Exercise requirements: Please repeat all of the following lines word for word, changing nothing.

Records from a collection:
------------------------------------------------
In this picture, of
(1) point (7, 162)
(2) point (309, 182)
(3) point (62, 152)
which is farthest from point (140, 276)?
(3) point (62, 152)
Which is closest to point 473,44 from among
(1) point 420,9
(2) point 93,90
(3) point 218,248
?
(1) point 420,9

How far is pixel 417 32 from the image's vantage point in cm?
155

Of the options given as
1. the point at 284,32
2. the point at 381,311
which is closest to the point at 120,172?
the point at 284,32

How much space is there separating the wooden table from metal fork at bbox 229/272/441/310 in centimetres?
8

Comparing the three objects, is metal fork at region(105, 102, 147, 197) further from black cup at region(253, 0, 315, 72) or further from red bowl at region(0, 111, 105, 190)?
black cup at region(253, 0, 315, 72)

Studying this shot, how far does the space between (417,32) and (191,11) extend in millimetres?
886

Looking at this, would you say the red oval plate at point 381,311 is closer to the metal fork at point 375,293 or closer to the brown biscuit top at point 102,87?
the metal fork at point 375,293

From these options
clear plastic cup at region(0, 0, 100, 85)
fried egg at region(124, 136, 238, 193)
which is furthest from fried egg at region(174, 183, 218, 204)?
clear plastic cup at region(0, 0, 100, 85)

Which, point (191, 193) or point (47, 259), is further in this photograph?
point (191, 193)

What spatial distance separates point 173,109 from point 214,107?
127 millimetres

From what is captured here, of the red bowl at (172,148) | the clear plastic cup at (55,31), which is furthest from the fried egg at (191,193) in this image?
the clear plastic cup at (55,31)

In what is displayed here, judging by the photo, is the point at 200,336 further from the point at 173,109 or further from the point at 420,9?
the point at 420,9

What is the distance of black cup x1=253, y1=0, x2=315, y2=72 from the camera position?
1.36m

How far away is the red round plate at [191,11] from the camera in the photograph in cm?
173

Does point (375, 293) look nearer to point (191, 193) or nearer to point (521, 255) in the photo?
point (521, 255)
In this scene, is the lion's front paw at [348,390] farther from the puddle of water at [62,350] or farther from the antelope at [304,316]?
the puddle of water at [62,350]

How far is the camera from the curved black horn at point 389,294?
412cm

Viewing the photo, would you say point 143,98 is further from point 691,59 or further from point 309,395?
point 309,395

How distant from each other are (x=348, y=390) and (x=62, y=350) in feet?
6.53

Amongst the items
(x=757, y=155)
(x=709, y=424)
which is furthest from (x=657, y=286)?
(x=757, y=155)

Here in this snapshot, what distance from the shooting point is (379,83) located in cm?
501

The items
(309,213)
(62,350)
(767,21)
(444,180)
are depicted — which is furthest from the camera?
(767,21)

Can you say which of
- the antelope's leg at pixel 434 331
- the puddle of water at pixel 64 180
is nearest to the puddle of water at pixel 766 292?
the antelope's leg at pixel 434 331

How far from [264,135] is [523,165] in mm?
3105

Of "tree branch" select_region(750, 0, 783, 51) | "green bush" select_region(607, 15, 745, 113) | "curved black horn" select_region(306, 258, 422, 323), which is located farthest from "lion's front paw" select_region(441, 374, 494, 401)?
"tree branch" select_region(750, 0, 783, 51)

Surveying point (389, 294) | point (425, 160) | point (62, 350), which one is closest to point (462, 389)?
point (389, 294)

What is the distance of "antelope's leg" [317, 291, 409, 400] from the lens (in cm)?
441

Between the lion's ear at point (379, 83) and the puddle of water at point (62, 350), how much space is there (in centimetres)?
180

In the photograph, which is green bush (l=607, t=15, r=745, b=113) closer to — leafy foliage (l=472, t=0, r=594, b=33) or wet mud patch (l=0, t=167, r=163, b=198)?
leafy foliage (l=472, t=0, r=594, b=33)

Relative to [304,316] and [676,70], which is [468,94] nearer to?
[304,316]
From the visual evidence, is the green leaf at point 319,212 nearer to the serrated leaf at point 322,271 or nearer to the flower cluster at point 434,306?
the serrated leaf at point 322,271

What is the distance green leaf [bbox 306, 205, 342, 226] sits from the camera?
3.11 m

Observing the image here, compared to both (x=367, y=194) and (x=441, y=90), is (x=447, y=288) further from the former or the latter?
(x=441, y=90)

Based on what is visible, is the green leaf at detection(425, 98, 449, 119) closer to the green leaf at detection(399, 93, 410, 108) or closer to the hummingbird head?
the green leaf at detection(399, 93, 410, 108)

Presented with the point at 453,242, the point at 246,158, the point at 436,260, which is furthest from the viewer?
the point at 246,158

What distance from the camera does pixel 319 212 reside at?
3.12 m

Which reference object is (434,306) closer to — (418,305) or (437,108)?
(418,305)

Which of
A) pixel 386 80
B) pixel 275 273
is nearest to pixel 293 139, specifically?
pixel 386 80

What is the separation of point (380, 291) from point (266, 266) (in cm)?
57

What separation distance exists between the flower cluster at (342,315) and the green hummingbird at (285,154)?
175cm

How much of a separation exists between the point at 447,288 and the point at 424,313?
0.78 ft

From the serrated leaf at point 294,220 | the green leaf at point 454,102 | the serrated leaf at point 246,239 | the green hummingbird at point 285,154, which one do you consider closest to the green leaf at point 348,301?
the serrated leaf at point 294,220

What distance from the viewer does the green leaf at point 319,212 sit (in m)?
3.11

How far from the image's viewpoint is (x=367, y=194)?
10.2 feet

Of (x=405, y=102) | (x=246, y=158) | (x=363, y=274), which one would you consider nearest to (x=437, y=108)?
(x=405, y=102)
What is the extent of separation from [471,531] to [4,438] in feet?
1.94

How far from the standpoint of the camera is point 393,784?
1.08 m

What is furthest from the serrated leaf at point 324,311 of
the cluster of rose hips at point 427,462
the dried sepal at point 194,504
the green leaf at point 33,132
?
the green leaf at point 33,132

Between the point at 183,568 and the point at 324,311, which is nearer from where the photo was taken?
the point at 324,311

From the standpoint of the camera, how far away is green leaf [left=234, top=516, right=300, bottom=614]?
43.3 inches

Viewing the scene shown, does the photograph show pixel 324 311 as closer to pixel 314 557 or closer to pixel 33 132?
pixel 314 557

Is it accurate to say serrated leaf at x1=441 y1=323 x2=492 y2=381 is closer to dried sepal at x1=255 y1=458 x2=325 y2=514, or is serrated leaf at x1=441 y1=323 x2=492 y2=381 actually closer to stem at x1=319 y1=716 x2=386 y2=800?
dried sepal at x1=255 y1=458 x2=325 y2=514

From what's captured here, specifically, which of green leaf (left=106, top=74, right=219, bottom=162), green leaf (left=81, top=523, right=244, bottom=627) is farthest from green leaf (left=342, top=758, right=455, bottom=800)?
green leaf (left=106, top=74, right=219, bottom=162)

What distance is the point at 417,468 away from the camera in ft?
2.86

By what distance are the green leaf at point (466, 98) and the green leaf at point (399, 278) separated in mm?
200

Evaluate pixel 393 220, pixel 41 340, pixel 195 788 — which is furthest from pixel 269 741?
------------------------------------------------
Written answer:
In this picture, of
(1) point (7, 162)
(2) point (309, 182)
(3) point (62, 152)
which is farthest from point (140, 276)?
(3) point (62, 152)
Which is closest to point 473,44 from among
(1) point 420,9
(2) point 93,90
(3) point 218,248
?
(1) point 420,9

How far is pixel 417 32 from the image's vantage point in cm?
155

Of the options given as
1. the point at 284,32
2. the point at 381,311
which is closest to the point at 120,172?
the point at 284,32

How much space is there separating the wooden table from metal fork at bbox 229/272/441/310 in centimetres?
8

Comparing the three objects, is metal fork at region(105, 102, 147, 197) further from black cup at region(253, 0, 315, 72) or further from red bowl at region(0, 111, 105, 190)?
black cup at region(253, 0, 315, 72)

Studying this shot, how far does the space between (417,32) and (191,11) extend in millimetres?
886

Looking at this, would you say the red oval plate at point 381,311 is closer to the metal fork at point 375,293 or closer to the brown biscuit top at point 102,87?
the metal fork at point 375,293

From these options
clear plastic cup at region(0, 0, 100, 85)
fried egg at region(124, 136, 238, 193)
which is furthest from fried egg at region(174, 183, 218, 204)?
clear plastic cup at region(0, 0, 100, 85)

Which, point (191, 193) or point (47, 259), is further in this photograph?
point (191, 193)

What spatial distance separates point 173,109 from point 214,107?
127 millimetres

From what is captured here, of the red bowl at (172,148) | the clear plastic cup at (55,31), which is furthest from the fried egg at (191,193) in this image?
the clear plastic cup at (55,31)

In what is displayed here, judging by the photo, is the point at 200,336 further from the point at 173,109 or further from the point at 420,9?
the point at 420,9

What is the distance of black cup x1=253, y1=0, x2=315, y2=72 from the camera position?
1.36m

How far away is the red round plate at [191,11] from the camera in the photograph in cm?
173

Does point (375, 293) look nearer to point (191, 193) or nearer to point (521, 255) in the photo?
point (521, 255)
In this scene, is the lion's front paw at [348,390] farther from the puddle of water at [62,350] or farther from the antelope at [304,316]?
the puddle of water at [62,350]

How far is the camera from the curved black horn at point 389,294?
412cm

Viewing the photo, would you say point 143,98 is further from point 691,59 or further from point 309,395?
point 309,395

How distant from each other are (x=348, y=390) and (x=62, y=350) in feet?
6.53

Amongst the items
(x=757, y=155)
(x=709, y=424)
which is furthest from (x=657, y=286)?
(x=757, y=155)

Here in this snapshot, what distance from the shooting point is (379,83) located in cm?
501

The items
(309,213)
(62,350)
(767,21)
(444,180)
are depicted — which is furthest from the camera?
(767,21)

Can you say which of
- the antelope's leg at pixel 434 331
- the puddle of water at pixel 64 180
is nearest to the puddle of water at pixel 766 292?
the antelope's leg at pixel 434 331

How far from [264,135] is [523,165] in mm?
3105

Of "tree branch" select_region(750, 0, 783, 51) | "green bush" select_region(607, 15, 745, 113) | "curved black horn" select_region(306, 258, 422, 323), which is located farthest from "lion's front paw" select_region(441, 374, 494, 401)?
"tree branch" select_region(750, 0, 783, 51)

Surveying point (389, 294) | point (425, 160) | point (62, 350), which one is closest to point (462, 389)?
point (389, 294)

What is the distance of "antelope's leg" [317, 291, 409, 400] from the lens (in cm)?
441

Between the lion's ear at point (379, 83) and the puddle of water at point (62, 350), how much space is there (in centimetres)?
180

In the photograph, which is green bush (l=607, t=15, r=745, b=113) closer to — leafy foliage (l=472, t=0, r=594, b=33) or wet mud patch (l=0, t=167, r=163, b=198)?
leafy foliage (l=472, t=0, r=594, b=33)

Relative to [304,316] and [676,70], which is [468,94] nearer to?
[304,316]
From the visual evidence, is the green leaf at point 319,212 nearer to the serrated leaf at point 322,271 or nearer to the flower cluster at point 434,306?
the serrated leaf at point 322,271

What is the distance green leaf [bbox 306, 205, 342, 226] sits from the camera?
3.11 m

Observing the image here, compared to both (x=367, y=194) and (x=441, y=90), is (x=447, y=288) further from the former or the latter?
(x=441, y=90)

Based on what is visible, is the green leaf at detection(425, 98, 449, 119) closer to the green leaf at detection(399, 93, 410, 108) or closer to the hummingbird head?
the green leaf at detection(399, 93, 410, 108)

Presented with the point at 453,242, the point at 246,158, the point at 436,260, which is furthest from the viewer?
the point at 246,158

What distance from the camera does pixel 319 212 reside at?
3.12 m

Which reference object is (434,306) closer to — (418,305) or (437,108)?
(418,305)

Which of
A) pixel 386 80
B) pixel 275 273
is nearest to pixel 293 139, specifically?
pixel 386 80

What is the separation of point (380, 291) from point (266, 266) (in cm)?
57

What separation distance exists between the flower cluster at (342,315) and the green hummingbird at (285,154)?
175cm

How much of a separation exists between the point at 447,288 and the point at 424,313?
0.78 ft

From the serrated leaf at point 294,220 | the green leaf at point 454,102 | the serrated leaf at point 246,239 | the green hummingbird at point 285,154, which one do you consider closest to the green leaf at point 348,301?
the serrated leaf at point 294,220

What distance from the viewer does the green leaf at point 319,212 sit (in m)?
3.11

How far from the image's viewpoint is (x=367, y=194)?
10.2 feet

Of (x=405, y=102) | (x=246, y=158) | (x=363, y=274), which one would you consider nearest to (x=437, y=108)?
(x=405, y=102)
What is the extent of separation from [471,531] to [4,438] in feet?
1.94

How far from the standpoint of the camera is point 393,784?
1.08 m

What is furthest from the serrated leaf at point 324,311 of
the cluster of rose hips at point 427,462
the dried sepal at point 194,504
the green leaf at point 33,132
?
the green leaf at point 33,132

Between the point at 183,568 and the point at 324,311, which is nearer from where the photo was taken?
the point at 324,311

From the standpoint of the camera, how far away is green leaf [left=234, top=516, right=300, bottom=614]?
43.3 inches

Viewing the scene shown, does the photograph show pixel 324 311 as closer to pixel 314 557 or closer to pixel 33 132?
pixel 314 557

Is it accurate to say serrated leaf at x1=441 y1=323 x2=492 y2=381 is closer to dried sepal at x1=255 y1=458 x2=325 y2=514, or is serrated leaf at x1=441 y1=323 x2=492 y2=381 actually closer to stem at x1=319 y1=716 x2=386 y2=800?
dried sepal at x1=255 y1=458 x2=325 y2=514

From what's captured here, specifically, which of green leaf (left=106, top=74, right=219, bottom=162), green leaf (left=81, top=523, right=244, bottom=627) is farthest from green leaf (left=342, top=758, right=455, bottom=800)?
green leaf (left=106, top=74, right=219, bottom=162)

What distance is the point at 417,468 away from the camera in ft?
2.86

By what distance are the green leaf at point (466, 98) and the green leaf at point (399, 278) separated in mm?
200

Evaluate pixel 393 220, pixel 41 340, pixel 195 788 — which is furthest from pixel 269 741?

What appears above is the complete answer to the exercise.